__Record excerpts__:
========================================================================
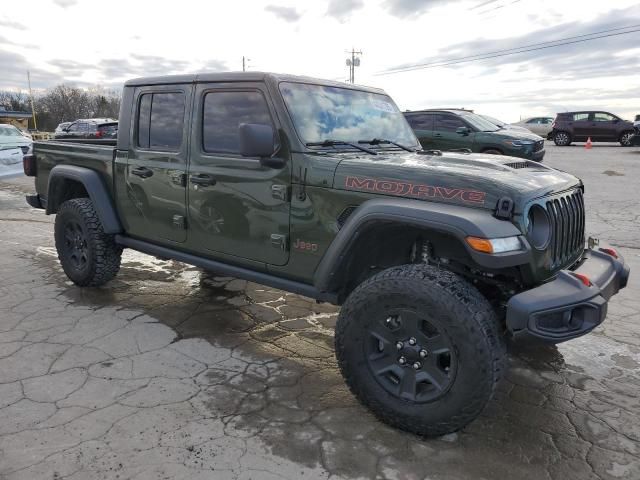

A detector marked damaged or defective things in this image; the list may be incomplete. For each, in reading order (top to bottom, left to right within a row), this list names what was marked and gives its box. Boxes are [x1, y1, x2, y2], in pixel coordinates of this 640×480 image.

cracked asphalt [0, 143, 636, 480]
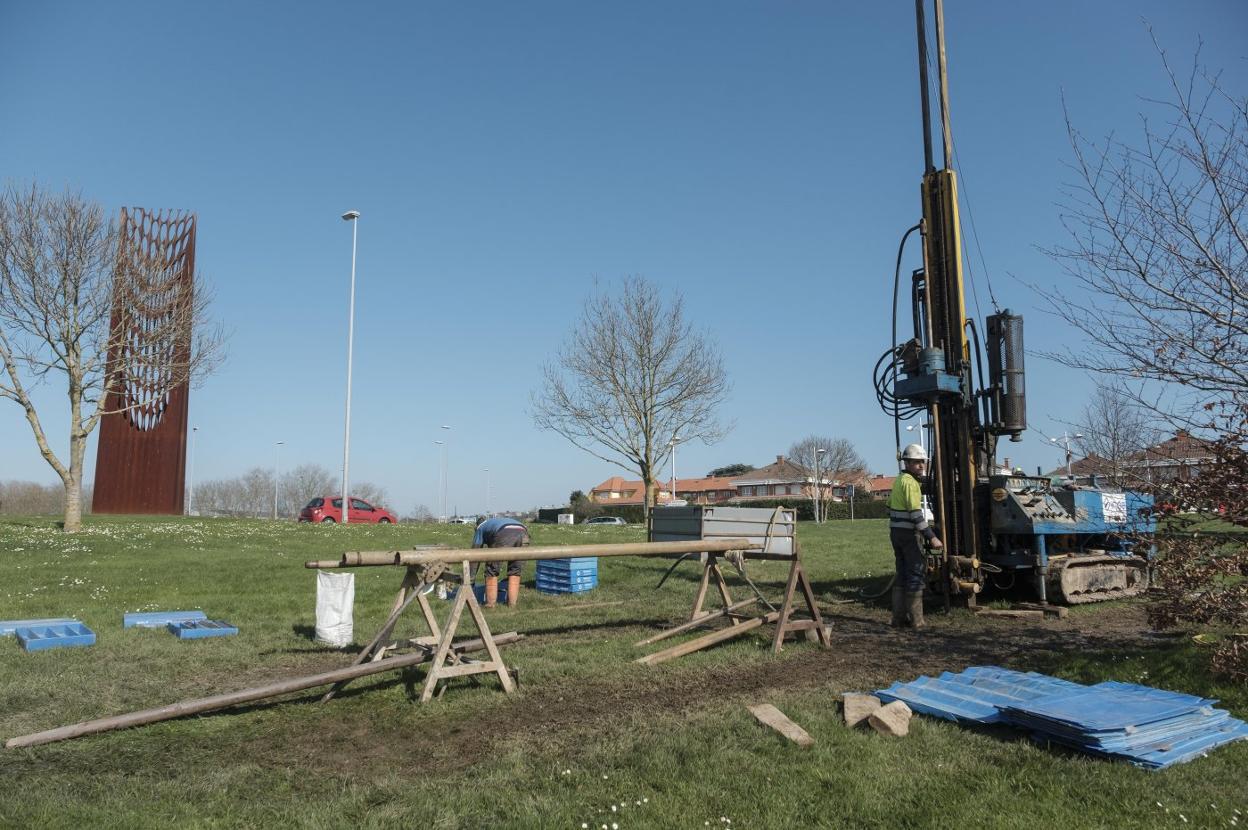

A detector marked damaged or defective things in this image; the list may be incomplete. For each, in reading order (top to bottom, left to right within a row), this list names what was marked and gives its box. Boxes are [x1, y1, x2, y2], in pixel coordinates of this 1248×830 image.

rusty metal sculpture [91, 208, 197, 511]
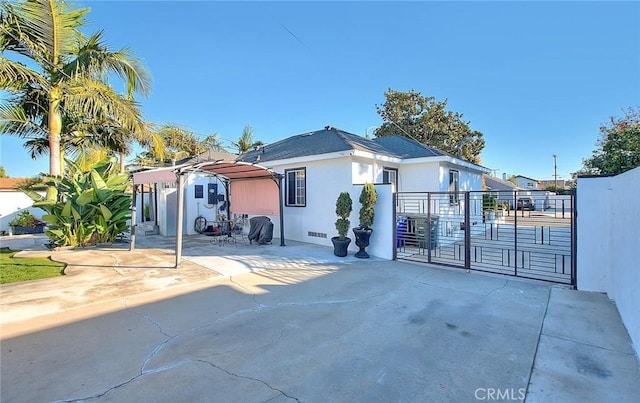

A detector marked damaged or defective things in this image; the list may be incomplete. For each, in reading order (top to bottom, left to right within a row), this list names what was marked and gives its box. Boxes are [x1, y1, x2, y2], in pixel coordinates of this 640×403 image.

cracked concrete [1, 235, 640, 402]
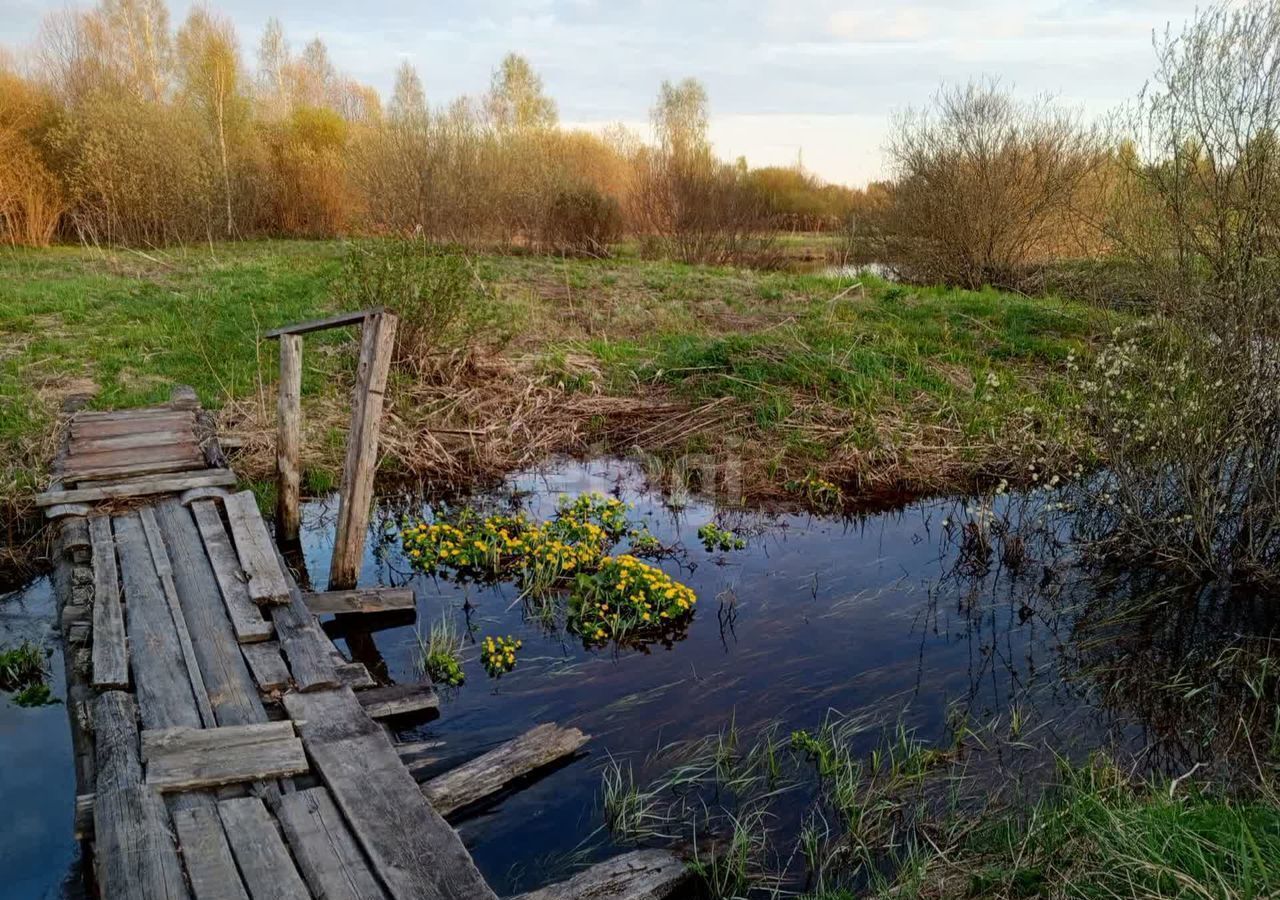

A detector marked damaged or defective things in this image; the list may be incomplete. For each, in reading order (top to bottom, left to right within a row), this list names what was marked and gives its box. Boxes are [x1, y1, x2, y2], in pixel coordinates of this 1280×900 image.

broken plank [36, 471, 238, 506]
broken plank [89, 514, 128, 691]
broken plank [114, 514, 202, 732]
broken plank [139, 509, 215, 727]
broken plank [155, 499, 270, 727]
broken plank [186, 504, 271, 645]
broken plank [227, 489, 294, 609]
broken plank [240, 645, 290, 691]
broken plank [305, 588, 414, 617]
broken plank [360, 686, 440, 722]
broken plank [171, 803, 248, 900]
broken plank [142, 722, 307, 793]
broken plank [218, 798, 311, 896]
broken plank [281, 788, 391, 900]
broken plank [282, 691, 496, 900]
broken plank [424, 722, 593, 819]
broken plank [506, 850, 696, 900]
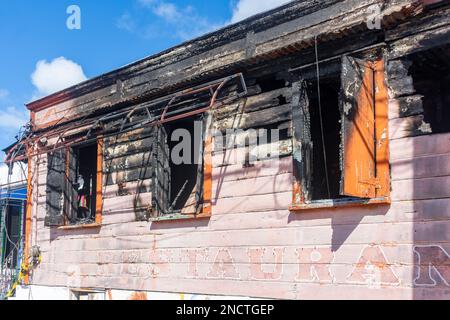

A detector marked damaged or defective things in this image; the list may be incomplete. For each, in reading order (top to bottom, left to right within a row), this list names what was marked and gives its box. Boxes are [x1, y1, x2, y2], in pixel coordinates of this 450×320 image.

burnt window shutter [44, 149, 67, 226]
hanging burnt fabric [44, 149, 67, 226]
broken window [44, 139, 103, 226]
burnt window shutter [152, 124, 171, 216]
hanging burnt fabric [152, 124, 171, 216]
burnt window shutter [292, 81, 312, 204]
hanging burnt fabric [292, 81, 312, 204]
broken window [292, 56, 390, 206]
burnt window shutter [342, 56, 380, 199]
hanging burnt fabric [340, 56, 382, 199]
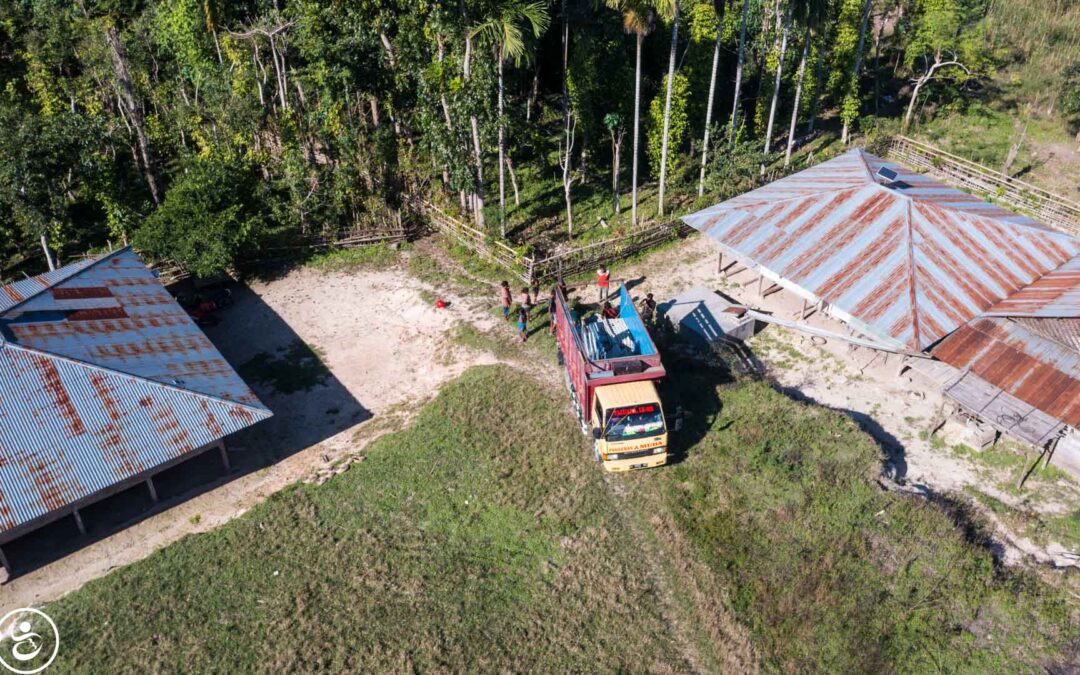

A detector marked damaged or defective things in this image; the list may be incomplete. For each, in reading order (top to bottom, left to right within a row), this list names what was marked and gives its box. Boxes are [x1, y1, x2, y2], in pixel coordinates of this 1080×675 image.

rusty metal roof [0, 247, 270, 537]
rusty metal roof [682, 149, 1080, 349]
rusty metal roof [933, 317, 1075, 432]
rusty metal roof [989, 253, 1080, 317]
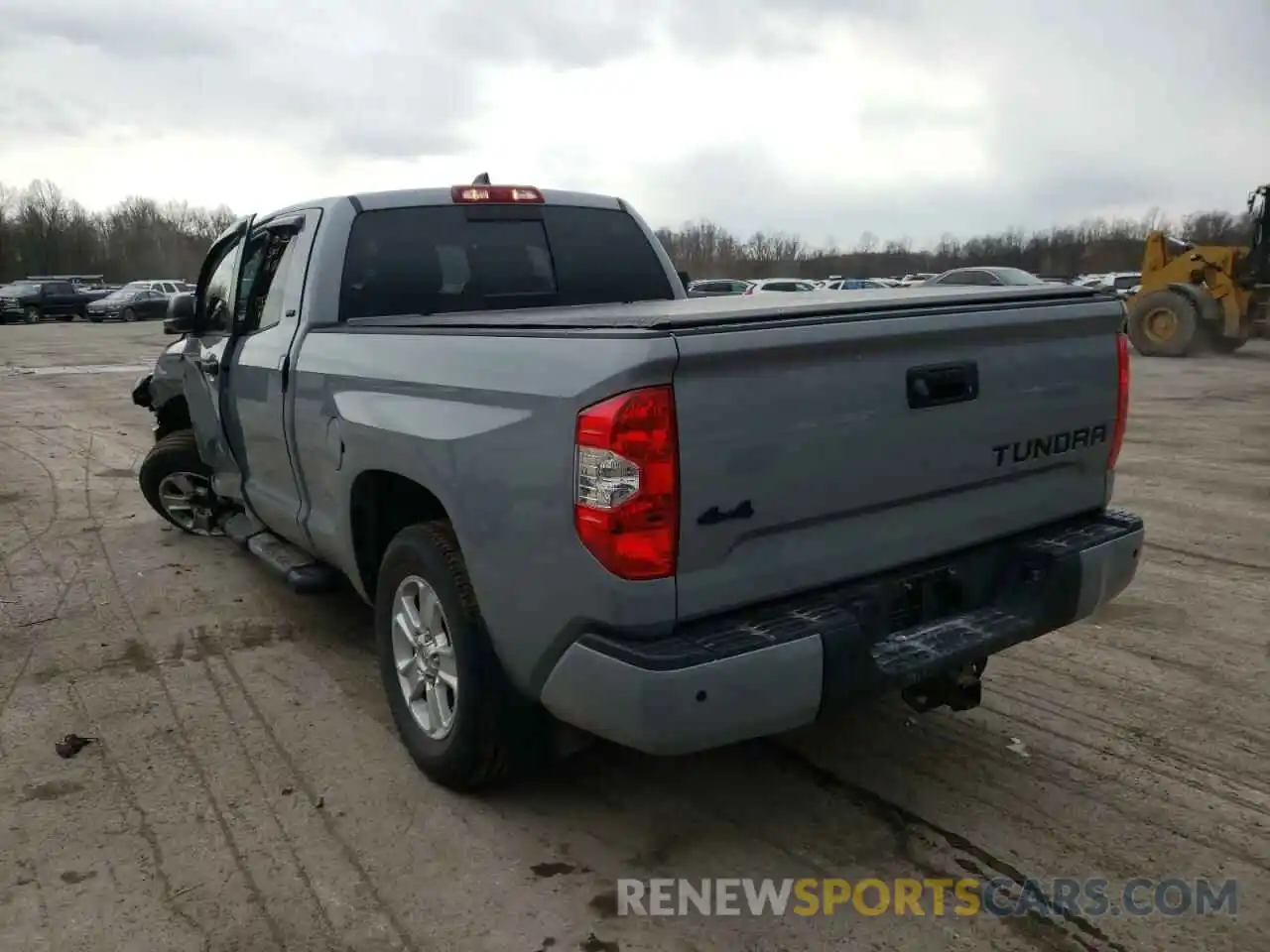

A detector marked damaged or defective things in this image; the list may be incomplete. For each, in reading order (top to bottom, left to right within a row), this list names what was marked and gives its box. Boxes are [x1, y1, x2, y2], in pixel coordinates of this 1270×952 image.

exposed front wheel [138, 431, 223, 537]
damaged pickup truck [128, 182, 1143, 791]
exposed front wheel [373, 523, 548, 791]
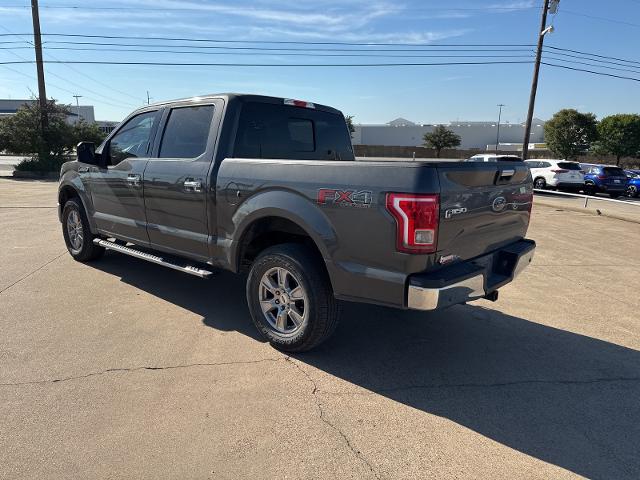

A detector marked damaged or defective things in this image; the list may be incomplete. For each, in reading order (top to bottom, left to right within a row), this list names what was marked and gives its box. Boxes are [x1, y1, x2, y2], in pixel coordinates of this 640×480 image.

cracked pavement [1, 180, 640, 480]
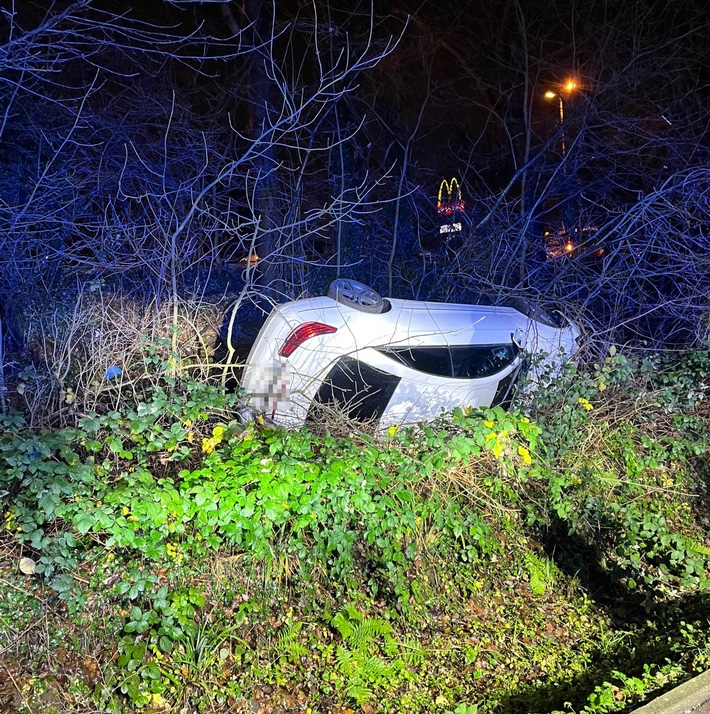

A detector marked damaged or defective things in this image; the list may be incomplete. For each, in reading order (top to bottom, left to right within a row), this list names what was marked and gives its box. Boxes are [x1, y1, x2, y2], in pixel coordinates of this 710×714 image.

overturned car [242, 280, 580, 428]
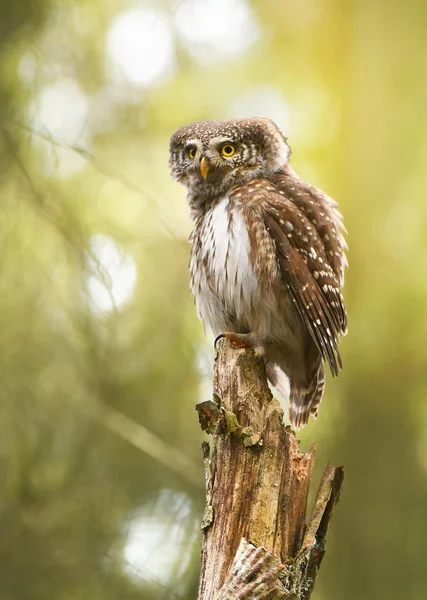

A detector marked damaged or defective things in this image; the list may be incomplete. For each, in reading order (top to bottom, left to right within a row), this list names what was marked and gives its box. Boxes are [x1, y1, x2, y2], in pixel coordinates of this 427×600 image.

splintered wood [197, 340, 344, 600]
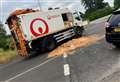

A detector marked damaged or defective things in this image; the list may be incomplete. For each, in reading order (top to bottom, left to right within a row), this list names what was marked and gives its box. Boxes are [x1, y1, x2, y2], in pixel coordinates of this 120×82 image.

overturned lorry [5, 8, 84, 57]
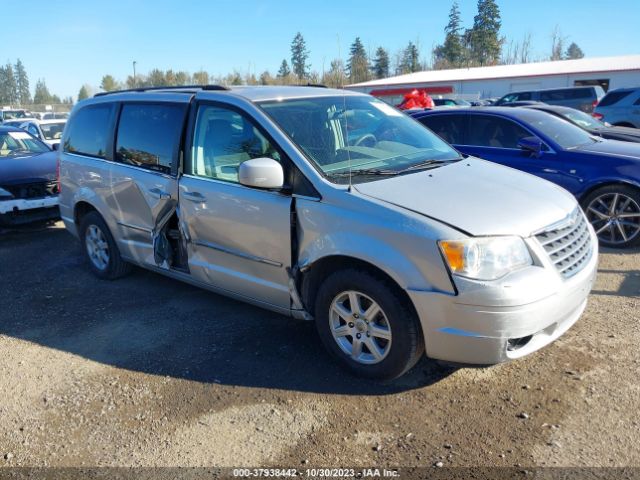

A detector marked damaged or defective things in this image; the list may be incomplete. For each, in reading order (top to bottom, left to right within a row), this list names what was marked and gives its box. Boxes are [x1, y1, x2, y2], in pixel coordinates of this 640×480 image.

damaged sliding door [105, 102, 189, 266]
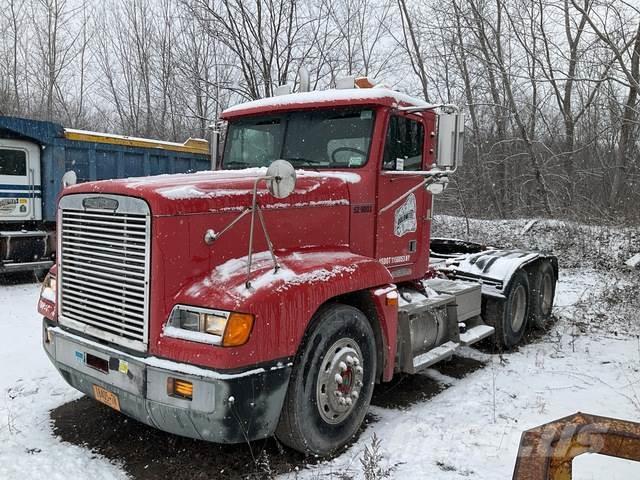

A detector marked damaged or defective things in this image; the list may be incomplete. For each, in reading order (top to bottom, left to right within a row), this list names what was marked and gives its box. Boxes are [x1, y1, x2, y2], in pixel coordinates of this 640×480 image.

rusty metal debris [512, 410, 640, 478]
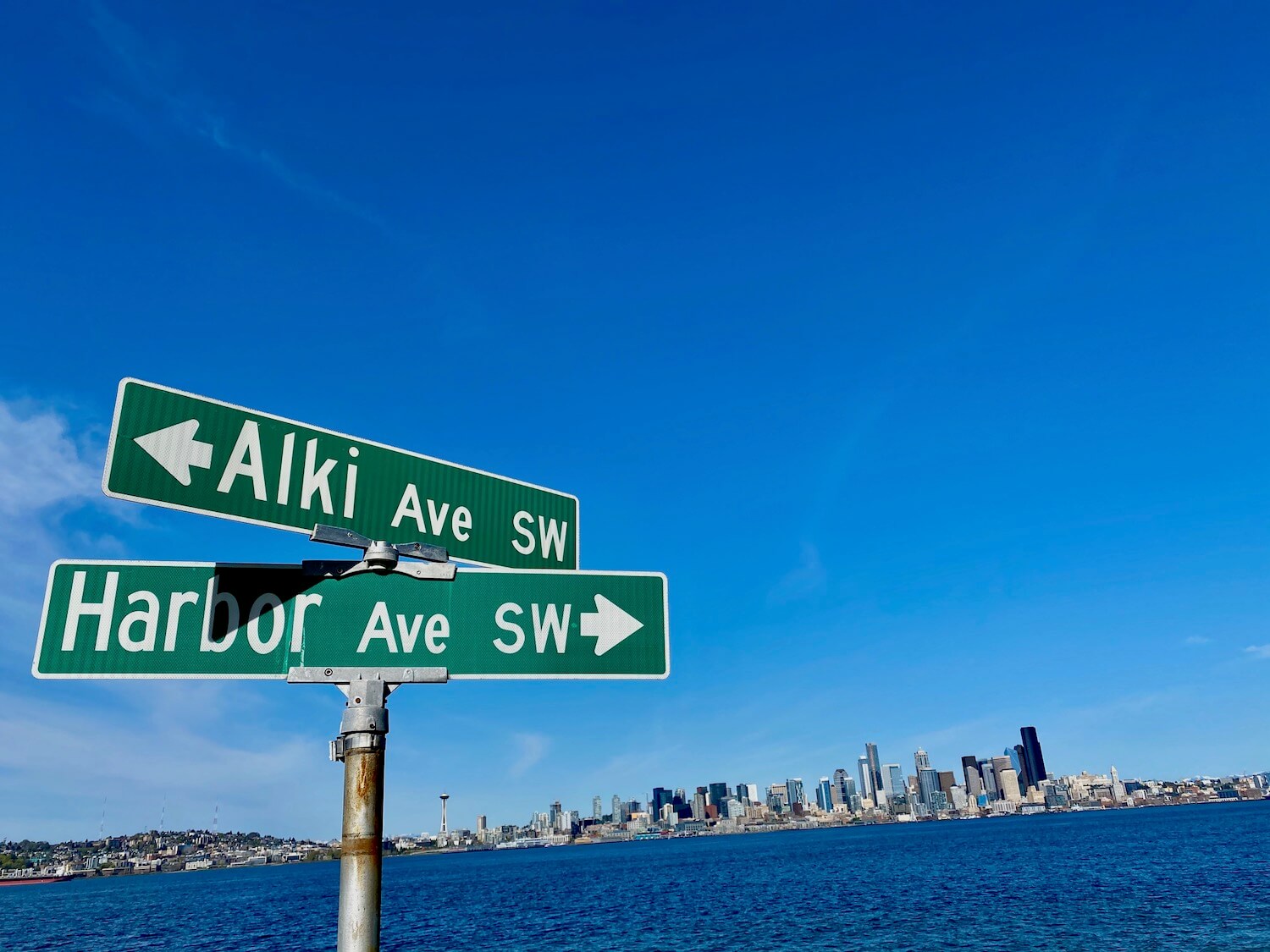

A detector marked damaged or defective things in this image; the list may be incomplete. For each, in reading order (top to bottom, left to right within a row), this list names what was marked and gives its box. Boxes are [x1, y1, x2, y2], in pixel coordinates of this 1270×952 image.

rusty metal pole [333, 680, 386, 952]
========================================================================
__Exercise task__: Return everything from the start of the entries down through the line containing "cracked asphalt [0, 143, 636, 480]", including that line, copied word for word. Leave the pictures out of your answer.

__Final result__:
A detector marked damaged or defective things in this image; the list may be incomplete. For each, in reading order (top to bottom, left to right within a row), this list names what was marked and gives its box. Boxes are [x1, y1, x2, y2], in pixel coordinates of this 640×480 image.

cracked asphalt [0, 143, 636, 480]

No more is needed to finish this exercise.